Start of Exercise passage

Tesla is a brand that likes to do things its own way. The battery-carmaker doesn’t even use model-year designations, insisting it constantly updates its products, rather than waiting for some arbitrary date to make changes.
But occasionally, some revisions stand out, like the new face Tesla is giving the big Model S sedan. The new look is more in line with the grille-less look first seen on the new Tesla Model 3 sedan at its big launch late last month. The idea, it seems, is to make it absolutely clear this is an electric vehicle.
There are other changes with the Model S, including a more powerful built-in charger that should cut recharging times. There are more interior options, as well as a pollution control system that, suggests Tesla, could fend off a bioweapon assault.
“We often talk about all of the ways that Tesla vehicles get better over time,” said a Tesla statement. “Through previous software updates we’ve made Model S faster, smarter and even introduced industry leading safety and convenience features.”
(Tesla orders first recall for new Model X. Click Here to learn why.)
Tesla has added a number of features on the fly using software. It has helped that the Model S is capable of automatically receiving wireless updates such as the AutoPilot technology that gives the Model S – and newer Model X – the ability to operate hands-free on well-marked, limited-access highways.
“Software updates are free throughout the life of the vehicle,” noted spokesperson Alexis Georgeson, who adds that Tesla Cars can “actually improve over time.”

End of Exercise passage

Copy out the full article on the updated Tesla Model S word for word.

Start of Material supplied

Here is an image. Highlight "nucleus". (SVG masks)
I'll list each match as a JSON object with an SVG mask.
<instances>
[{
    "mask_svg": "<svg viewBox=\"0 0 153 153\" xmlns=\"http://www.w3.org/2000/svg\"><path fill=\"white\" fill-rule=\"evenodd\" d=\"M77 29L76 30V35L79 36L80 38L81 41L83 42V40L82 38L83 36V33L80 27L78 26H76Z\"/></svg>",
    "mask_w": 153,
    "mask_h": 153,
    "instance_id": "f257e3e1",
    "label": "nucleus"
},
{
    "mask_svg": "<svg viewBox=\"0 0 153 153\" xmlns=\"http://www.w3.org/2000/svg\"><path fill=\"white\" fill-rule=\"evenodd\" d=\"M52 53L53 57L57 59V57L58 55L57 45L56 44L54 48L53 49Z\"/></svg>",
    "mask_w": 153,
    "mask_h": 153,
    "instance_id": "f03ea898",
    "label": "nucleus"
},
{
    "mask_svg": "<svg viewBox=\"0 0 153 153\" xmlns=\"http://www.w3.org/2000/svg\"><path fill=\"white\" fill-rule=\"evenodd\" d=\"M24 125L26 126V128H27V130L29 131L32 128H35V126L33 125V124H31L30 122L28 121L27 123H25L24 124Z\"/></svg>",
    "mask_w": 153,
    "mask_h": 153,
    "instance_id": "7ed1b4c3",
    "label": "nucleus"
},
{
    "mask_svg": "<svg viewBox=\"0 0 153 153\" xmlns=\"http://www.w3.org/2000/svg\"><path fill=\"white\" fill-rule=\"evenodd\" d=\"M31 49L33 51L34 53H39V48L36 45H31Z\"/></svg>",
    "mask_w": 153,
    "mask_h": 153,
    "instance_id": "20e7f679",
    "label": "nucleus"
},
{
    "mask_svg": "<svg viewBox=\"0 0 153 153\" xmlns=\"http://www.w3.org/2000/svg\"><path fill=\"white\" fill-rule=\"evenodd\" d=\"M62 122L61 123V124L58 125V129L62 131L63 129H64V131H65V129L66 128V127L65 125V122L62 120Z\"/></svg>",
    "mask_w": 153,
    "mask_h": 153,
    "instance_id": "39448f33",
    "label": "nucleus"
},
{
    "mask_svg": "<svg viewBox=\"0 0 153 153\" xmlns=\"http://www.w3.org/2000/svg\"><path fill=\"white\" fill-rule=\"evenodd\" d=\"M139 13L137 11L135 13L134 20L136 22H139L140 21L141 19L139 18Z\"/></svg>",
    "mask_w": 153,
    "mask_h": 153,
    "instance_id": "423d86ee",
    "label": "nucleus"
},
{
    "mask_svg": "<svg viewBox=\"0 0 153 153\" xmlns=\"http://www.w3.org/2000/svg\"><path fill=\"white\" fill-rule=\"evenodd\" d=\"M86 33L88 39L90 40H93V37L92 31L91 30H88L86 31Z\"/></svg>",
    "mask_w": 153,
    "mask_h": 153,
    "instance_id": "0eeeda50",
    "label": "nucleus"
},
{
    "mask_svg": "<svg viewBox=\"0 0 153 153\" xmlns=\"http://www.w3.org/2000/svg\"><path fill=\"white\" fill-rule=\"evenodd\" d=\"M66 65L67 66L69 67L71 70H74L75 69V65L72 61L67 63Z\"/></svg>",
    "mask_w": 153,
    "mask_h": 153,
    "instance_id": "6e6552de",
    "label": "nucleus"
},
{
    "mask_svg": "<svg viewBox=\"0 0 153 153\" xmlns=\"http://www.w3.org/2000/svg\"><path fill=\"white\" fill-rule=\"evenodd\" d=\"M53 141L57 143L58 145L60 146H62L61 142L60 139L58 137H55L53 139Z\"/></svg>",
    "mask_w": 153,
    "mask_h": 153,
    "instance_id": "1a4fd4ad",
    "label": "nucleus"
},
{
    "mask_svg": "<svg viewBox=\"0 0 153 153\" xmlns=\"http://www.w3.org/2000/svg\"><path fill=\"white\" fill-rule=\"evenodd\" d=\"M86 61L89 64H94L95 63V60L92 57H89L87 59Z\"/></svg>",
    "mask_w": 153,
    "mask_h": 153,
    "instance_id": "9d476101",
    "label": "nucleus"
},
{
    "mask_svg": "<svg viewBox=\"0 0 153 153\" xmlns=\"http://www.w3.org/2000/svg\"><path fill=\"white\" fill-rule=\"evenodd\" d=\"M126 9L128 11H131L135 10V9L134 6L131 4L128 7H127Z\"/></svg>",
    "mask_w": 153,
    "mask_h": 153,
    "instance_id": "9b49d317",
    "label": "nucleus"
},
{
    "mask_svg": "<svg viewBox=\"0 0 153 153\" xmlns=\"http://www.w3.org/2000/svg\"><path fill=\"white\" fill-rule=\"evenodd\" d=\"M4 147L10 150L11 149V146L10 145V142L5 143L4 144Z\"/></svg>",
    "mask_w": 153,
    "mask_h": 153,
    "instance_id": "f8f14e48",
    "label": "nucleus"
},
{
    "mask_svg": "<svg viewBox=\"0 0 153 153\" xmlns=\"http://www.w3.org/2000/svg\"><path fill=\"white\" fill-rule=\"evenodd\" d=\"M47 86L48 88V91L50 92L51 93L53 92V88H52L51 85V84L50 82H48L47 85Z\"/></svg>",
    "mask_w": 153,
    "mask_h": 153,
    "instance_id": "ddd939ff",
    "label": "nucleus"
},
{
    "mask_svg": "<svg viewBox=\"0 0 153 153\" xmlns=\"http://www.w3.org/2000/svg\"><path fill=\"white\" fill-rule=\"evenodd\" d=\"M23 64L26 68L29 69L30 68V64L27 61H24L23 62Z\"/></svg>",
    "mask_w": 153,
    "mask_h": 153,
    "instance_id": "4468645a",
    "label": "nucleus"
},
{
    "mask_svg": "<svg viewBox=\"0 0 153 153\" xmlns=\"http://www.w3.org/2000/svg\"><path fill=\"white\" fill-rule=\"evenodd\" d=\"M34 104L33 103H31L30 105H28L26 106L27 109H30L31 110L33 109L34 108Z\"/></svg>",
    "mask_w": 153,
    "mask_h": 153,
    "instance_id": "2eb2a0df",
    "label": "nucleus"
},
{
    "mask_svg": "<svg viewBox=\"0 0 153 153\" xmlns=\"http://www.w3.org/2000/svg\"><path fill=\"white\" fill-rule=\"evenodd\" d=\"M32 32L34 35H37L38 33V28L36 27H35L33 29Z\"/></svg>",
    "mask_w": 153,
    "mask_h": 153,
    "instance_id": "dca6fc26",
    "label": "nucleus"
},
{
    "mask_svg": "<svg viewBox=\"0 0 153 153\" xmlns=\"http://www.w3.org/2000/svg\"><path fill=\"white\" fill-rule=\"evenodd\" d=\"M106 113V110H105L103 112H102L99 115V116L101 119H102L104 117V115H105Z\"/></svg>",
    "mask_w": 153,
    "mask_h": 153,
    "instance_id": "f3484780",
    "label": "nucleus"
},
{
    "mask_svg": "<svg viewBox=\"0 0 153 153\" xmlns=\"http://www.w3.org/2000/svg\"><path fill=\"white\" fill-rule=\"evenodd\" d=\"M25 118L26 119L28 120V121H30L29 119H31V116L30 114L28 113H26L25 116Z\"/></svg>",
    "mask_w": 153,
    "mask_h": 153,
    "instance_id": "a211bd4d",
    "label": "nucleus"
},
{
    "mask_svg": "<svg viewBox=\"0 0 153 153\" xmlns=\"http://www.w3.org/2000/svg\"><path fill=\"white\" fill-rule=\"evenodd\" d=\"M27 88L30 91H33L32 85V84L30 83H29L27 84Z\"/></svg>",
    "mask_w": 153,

End of Material supplied

Output for this exercise →
Tesla is a brand that likes to do things its own way. The battery-carmaker doesn’t even use model-year designations, insisting it constantly updates its products, rather than waiting for some arbitrary date to make changes.
But occasionally, some revisions stand out, like the new face Tesla is giving the big Model S sedan. The new look is more in line with the grille-less look first seen on the new Tesla Model 3 sedan at its big launch late last month. The idea, it seems, is to make it absolutely clear this is an electric vehicle.
There are other changes with the Model S, including a more powerful built-in charger that should cut recharging times. There are more interior options, as well as a pollution control system that, suggests Tesla, could fend off a bioweapon assault.
“We often talk about all of the ways that Tesla vehicles get better over time,” said a Tesla statement. “Through previous software updates we’ve made Model S faster, smarter and even introduced industry leading safety and convenience features.”
(Tesla orders first recall for new Model X. Click Here to learn why.)
Tesla has added a number of features on the fly using software. It has helped that the Model S is capable of automatically receiving wireless updates such as the AutoPilot technology that gives the Model S – and newer Model X – the ability to operate hands-free on well-marked, limited-access highways.
“Software updates are free throughout the life of the vehicle,” noted spokesperson Alexis Georgeson, who adds that Tesla Cars can “actually improve over time.”